El sueño de una comunidad internacional regida por los principios de la democracia, articulada consensualmente entre todas las partes e inspirada en los valores de libertad, igualdad y justicia no pasa, a todas luces, de eso: de ser un sueño ante una realidad que cabezonamente insiste en mostrarnos lo contrario.[2]
Como bien lo señala este autor, quedan escindidos los derechos civiles y políticos reconocidos formalmente y los derechos sociales, económicos y culturales, como contrapartida de la globalización. Democracia y derechos humanos son usados según los intereses en juego de corporaciones supranacionales con ilimitado poder y libertad que actúan arbitrariamente en contra de Estados nacionales. La necesidad de ubicación estratégica en zonas de interés comercial pasa así por alto exigencias democráticas o de respeto a derechos humanos, y aplasta a pueblos enteros. Por otra parte, el desarrollo de la informática y del mundo de las comunicaciones, a consecuencia de la gran revolución tecnológica de finales de siglo, favorece el movimiento creciente de flujo de capitales, hombres y mercancías, generando una cultura masiva y la homogeneización de principios tecnológicos, con la consecuente estandarización de conductas centradas en el consumismo. En contraste con ello, se produce un proceso de fragmentación social y cultural, generando manifestaciones violentas de nacionalismo y xenofobia, racismo y fundamentalismo religioso, debido a la migración de personas que viven en naciones desfavorecidas a zonas económicamente atractivas, fenómeno propiciado también por la globalización.
Ante este panorama de contraste evidente entre las pretensiones discursivas y la realidad que a nadie se oculta, y tomando seriamente como consigna la afirmación de los filósofos de Frankfurt en el sentido de que “solo el pensamiento que se hace violencia a sí mismo es lo suficientemente duro para traspasar los mitos,”[3] la pregunta que queremos plantear, auxiliándonos de los análisis foucaultianos, es si una actividad de resistencia social efectiva, ya sea masiva o de grupos minoritarios puede enarbolar como bandera los derechos humanos, si ello no implica caer en la trampa de hacerle el juego a lo establecido, al tomar en consideración que se trata de un discurso producido por el régimen de poder que nace con el sistema burgués capitalista en cuanto es requerido para su funcionamiento.

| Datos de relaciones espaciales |

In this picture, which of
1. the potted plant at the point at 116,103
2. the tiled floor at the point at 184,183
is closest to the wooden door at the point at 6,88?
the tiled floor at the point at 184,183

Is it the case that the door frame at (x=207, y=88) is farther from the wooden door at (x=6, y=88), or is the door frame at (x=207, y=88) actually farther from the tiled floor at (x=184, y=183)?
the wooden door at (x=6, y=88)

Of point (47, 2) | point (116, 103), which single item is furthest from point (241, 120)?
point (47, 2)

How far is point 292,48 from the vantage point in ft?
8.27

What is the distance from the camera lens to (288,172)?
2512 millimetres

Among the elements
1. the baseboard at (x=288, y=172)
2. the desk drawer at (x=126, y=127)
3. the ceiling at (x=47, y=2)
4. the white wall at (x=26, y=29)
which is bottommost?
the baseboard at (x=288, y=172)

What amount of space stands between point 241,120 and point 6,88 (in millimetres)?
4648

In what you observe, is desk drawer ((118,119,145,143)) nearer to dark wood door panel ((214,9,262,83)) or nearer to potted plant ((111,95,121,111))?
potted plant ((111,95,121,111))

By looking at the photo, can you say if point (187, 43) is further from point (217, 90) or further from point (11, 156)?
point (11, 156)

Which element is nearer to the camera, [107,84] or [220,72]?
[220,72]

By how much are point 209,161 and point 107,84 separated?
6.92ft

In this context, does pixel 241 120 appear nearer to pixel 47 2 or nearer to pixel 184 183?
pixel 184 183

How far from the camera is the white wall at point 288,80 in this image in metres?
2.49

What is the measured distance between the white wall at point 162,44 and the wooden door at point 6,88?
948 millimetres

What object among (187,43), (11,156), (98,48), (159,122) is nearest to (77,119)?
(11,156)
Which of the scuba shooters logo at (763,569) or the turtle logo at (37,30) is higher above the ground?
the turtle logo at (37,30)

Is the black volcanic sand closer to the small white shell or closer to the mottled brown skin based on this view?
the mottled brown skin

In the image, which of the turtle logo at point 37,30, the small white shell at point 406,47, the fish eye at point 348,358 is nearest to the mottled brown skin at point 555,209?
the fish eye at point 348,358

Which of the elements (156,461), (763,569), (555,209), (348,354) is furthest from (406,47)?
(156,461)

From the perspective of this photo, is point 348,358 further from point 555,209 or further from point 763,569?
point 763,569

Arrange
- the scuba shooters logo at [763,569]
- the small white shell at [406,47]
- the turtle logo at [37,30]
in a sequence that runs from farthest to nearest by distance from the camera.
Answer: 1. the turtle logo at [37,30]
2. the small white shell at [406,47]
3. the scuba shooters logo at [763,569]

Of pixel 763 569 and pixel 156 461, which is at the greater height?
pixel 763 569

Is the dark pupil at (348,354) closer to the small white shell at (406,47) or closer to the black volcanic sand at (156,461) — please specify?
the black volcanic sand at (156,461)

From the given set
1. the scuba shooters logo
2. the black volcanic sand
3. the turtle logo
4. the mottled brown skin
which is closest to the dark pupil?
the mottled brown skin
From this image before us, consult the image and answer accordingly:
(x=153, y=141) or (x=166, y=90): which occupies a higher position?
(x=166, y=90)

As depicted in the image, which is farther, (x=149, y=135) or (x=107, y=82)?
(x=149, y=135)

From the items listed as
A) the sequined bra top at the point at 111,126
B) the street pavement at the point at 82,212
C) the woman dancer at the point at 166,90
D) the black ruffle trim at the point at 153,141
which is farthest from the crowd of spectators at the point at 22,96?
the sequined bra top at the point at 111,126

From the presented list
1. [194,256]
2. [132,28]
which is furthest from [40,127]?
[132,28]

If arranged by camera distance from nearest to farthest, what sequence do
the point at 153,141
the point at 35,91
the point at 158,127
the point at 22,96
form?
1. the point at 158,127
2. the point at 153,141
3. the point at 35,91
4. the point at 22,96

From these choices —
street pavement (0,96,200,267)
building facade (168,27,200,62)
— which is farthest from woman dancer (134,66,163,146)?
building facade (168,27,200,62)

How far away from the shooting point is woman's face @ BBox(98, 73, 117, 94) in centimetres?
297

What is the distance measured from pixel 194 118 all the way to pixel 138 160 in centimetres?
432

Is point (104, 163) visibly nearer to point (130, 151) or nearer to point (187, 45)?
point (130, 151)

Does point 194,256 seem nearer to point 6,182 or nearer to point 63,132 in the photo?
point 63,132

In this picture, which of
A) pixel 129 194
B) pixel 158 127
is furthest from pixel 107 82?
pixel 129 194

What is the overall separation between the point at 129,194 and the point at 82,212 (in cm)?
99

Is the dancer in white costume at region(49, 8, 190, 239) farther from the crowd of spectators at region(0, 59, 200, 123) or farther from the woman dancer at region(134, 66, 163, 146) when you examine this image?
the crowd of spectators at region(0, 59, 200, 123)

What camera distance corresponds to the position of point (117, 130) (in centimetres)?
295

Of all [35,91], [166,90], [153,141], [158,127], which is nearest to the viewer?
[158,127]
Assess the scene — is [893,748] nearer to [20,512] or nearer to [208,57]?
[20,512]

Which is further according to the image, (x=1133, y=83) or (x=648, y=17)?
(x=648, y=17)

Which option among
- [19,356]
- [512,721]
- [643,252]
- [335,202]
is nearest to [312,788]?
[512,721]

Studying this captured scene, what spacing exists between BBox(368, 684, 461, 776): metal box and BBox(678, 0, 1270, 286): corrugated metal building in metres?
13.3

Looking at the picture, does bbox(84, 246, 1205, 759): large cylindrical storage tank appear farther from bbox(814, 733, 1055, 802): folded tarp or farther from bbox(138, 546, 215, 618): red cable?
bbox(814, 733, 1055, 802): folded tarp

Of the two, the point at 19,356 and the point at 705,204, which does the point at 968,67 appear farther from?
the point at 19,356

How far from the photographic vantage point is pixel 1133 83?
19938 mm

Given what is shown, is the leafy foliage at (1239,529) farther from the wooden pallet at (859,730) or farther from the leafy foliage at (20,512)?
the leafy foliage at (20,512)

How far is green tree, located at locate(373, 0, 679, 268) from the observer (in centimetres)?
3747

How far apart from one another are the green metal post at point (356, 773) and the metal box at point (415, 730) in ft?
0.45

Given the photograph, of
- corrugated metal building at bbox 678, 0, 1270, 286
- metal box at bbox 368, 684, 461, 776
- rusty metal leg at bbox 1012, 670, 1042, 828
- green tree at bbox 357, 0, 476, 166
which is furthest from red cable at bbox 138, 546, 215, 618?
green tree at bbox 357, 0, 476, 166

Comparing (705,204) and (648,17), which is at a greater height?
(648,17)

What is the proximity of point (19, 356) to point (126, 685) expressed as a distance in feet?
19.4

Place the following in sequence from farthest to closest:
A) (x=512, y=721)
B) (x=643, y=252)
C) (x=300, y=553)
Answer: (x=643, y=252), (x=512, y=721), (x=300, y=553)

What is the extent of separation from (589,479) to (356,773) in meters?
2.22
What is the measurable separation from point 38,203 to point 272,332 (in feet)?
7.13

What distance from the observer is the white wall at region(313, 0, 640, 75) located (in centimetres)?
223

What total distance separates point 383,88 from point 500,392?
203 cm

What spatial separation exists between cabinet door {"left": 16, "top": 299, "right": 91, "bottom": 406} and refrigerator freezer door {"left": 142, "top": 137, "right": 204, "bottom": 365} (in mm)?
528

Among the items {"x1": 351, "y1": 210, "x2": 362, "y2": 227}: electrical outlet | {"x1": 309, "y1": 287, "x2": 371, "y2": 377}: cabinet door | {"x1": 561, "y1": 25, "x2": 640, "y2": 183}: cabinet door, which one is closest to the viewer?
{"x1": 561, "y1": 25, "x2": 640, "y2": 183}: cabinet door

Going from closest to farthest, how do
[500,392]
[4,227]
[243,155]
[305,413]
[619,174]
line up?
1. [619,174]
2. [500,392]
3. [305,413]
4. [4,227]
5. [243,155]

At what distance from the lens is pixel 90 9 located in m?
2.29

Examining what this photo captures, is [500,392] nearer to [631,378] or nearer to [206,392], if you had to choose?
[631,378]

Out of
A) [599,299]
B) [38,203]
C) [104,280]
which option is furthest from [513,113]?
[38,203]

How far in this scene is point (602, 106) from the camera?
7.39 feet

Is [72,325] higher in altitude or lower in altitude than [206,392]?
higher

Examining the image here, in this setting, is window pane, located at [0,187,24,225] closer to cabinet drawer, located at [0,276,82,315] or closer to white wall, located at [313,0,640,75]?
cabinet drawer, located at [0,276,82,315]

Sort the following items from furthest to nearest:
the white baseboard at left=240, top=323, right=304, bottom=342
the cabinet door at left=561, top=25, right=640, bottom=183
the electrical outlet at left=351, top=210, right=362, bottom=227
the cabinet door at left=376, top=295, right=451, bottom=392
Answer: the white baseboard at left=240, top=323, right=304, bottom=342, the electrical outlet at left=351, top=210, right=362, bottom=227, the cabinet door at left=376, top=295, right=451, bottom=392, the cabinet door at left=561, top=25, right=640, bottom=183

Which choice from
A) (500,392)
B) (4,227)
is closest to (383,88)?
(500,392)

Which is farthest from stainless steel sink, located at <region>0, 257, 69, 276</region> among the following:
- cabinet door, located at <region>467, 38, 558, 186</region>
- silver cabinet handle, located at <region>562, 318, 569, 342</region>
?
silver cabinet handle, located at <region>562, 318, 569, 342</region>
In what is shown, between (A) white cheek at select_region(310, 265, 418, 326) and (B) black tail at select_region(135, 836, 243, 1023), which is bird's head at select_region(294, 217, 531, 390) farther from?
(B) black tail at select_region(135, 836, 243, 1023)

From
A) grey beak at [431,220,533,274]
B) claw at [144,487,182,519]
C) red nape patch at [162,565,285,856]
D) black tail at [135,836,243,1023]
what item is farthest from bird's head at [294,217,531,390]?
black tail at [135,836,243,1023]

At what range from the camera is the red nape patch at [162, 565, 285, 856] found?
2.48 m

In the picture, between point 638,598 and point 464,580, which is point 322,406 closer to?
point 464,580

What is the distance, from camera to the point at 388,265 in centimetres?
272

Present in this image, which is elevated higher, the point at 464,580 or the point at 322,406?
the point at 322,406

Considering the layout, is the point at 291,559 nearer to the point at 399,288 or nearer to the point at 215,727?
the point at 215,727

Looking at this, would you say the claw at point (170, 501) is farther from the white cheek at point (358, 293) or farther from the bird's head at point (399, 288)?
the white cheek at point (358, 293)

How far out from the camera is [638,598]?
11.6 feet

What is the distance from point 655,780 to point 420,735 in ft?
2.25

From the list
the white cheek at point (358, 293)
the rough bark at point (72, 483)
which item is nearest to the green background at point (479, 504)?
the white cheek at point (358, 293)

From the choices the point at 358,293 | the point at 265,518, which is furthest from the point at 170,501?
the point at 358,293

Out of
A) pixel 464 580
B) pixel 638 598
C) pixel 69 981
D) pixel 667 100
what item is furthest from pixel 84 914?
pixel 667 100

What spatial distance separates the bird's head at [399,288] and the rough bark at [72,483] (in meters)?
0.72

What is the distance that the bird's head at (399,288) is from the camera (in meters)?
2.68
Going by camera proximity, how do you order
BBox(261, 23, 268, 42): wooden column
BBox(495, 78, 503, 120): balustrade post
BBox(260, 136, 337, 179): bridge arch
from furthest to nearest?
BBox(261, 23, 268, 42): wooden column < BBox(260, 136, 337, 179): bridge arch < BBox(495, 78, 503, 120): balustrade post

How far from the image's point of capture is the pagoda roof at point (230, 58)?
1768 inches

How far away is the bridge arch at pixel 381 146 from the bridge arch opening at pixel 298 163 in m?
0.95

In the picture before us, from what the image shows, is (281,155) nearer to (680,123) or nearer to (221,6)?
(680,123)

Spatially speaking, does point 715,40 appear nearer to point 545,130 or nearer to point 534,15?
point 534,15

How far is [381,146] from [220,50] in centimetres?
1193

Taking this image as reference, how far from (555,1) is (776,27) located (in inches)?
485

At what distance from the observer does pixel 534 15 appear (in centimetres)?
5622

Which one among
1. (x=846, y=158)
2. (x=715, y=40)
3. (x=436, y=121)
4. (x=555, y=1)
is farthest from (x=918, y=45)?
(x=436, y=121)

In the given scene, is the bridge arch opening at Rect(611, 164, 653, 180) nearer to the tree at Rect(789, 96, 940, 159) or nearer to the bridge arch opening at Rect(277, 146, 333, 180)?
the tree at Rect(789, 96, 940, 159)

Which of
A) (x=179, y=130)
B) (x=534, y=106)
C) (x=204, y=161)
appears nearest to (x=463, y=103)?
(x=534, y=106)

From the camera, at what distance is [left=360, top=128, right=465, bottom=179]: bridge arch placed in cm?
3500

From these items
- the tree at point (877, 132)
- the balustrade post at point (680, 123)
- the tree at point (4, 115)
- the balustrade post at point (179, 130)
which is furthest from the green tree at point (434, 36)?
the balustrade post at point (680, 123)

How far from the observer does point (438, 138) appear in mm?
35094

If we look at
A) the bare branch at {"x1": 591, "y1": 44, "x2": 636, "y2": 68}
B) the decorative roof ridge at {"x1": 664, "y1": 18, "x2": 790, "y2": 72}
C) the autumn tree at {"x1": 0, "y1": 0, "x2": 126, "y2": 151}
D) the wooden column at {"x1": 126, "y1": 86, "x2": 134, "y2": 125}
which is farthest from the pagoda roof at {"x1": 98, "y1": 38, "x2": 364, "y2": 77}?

| Lista de tareas |
1. Del texto sobre derechos humanos y globalización, ¿puedes reproducir el fragmento entre "Ante este panorama" y "para su funcionamiento.", ambos incluidos, sustituyendo "panorama" por "escenario"?
2. Responde estas preguntas sobre el texto de derechos humanos y globalización:
(a) ¿En qué valores se inspiraría la comunidad internacional soñada?
(b) ¿Qué desarrollo favorece el flujo creciente de capitales, hombres y mercancías?
(c) ¿De qué filósofos procede la afirmación tomada como consigna?
El listado no tiene relación alguna con el texto.

| Respuestas por tarea |
1.
Ante este escenario de contraste evidente entre las pretensiones discursivas y la realidad que a nadie se oculta, y tomando seriamente como consigna la afirmación de los filósofos de Frankfurt en el sentido de que “solo el pensamiento que se hace violencia a sí mismo es lo suficientemente duro para traspasar los mitos,”[3] la pregunta que queremos plantear, auxiliándonos de los análisis foucaultianos, es si una actividad de resistencia social efectiva, ya sea masiva o de grupos minoritarios puede enarbolar como bandera los derechos humanos, si ello no implica caer en la trampa de hacerle el juego a lo establecido, al tomar en consideración que se trata de un discurso producido por el régimen de poder que nace con el sistema burgués capitalista en cuanto es requerido para su funcionamiento.

2.
(a) En los valores de libertad, igualdad y justicia.
(b) El desarrollo de la informática y del mundo de las comunicaciones.
(c) De los filósofos de Frankfurt.